Combine all the ingredients until a doughy texture is formed. Roll out to 3 mm thick between two sheets of baking parchment. Cut into 1.5 cm by 11 cm rectangles. Place on top of the éclairs. Place in the oven pre-heated to 220°C (428°F), turn down to 160°C (320°F), and bake during 30 min.
Bring the milk to the boil. Beat the egg yolks with the sugar until pale, then add the custard powder. Pour a third of the boiling milk over the eggs and stir. Pour back into the rest of the boiling milk and stir continuously. Bring to the boil and cook for 3 min, Remove from the heat and add the gelatine followed by the finely chopped Dulcey. When fully cooled, fold in the whipped cream using a rubber spatula. Refrigerate the cream in the fridge and add the dark chocolate shavings. Pipe the éclairs.
Bring the milk, cream and vanilla to the boil. When the liquid reaches 40°C (104°F), sprinkle in the dry ingredients and mix. Bring to the boil and pour a third over the egg yolks while stirring. Cook at 85°C (185°F) stirring until it coats the rubber spatula. Strain. Leave to cool. Allow to steep, process and place in the freezer. Roast and finely chop the peanuts. Make a caramel using the sugar and water and add the salted butter to lower the cooking temperature. Sprinkle the chopped peanuts into the caramel. Once the ice cream has been processed, add the caramelised peanuts.

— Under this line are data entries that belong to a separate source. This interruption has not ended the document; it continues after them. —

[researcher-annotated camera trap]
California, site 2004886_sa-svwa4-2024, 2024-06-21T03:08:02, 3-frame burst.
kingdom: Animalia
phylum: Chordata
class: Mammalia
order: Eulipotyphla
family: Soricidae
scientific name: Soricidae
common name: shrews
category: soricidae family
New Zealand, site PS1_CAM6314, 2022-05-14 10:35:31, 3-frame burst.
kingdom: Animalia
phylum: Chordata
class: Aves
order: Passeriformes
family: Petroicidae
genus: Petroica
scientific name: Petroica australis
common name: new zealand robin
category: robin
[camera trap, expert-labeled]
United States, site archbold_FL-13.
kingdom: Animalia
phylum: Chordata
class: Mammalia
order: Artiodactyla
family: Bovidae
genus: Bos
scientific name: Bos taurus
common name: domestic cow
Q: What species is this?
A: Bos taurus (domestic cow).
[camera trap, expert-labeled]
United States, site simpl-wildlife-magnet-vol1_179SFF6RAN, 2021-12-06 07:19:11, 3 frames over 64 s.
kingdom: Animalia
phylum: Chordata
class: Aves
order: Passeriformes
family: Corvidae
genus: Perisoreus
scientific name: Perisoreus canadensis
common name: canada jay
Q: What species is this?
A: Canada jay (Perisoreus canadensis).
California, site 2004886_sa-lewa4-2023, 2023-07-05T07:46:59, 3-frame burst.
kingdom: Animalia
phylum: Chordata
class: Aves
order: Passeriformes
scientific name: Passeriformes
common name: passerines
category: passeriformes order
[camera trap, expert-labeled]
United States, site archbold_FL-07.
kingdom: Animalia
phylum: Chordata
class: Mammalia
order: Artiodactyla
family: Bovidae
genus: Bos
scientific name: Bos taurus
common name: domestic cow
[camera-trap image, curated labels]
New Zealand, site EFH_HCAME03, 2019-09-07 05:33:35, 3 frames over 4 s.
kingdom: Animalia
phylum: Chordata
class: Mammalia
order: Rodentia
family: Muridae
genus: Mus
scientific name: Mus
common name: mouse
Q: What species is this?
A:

Place the glucose in a saucepan. Heat. Gradually add the sugar as it cooks, making sure to cook all of the sugar crystals. At the end the process add the scraped vanilla pod. Add the cream to the caramel to lower the cooking temperature. Strain, cool, cover with film and set aside.
Use a sheet of dipping paper to do the shell. Make lines of Dulcey on the chocolate roll.
Caramelize peanuts to create a peak of caramel. Ice the éclairs.
Place the éclair into the chocolate shell. Place the coated peanuts on top of the shell. Make dots of caramel sauce. Place the crushed peanuts. Place the vanilla and caramelised peanut ice cream quenelle on the top.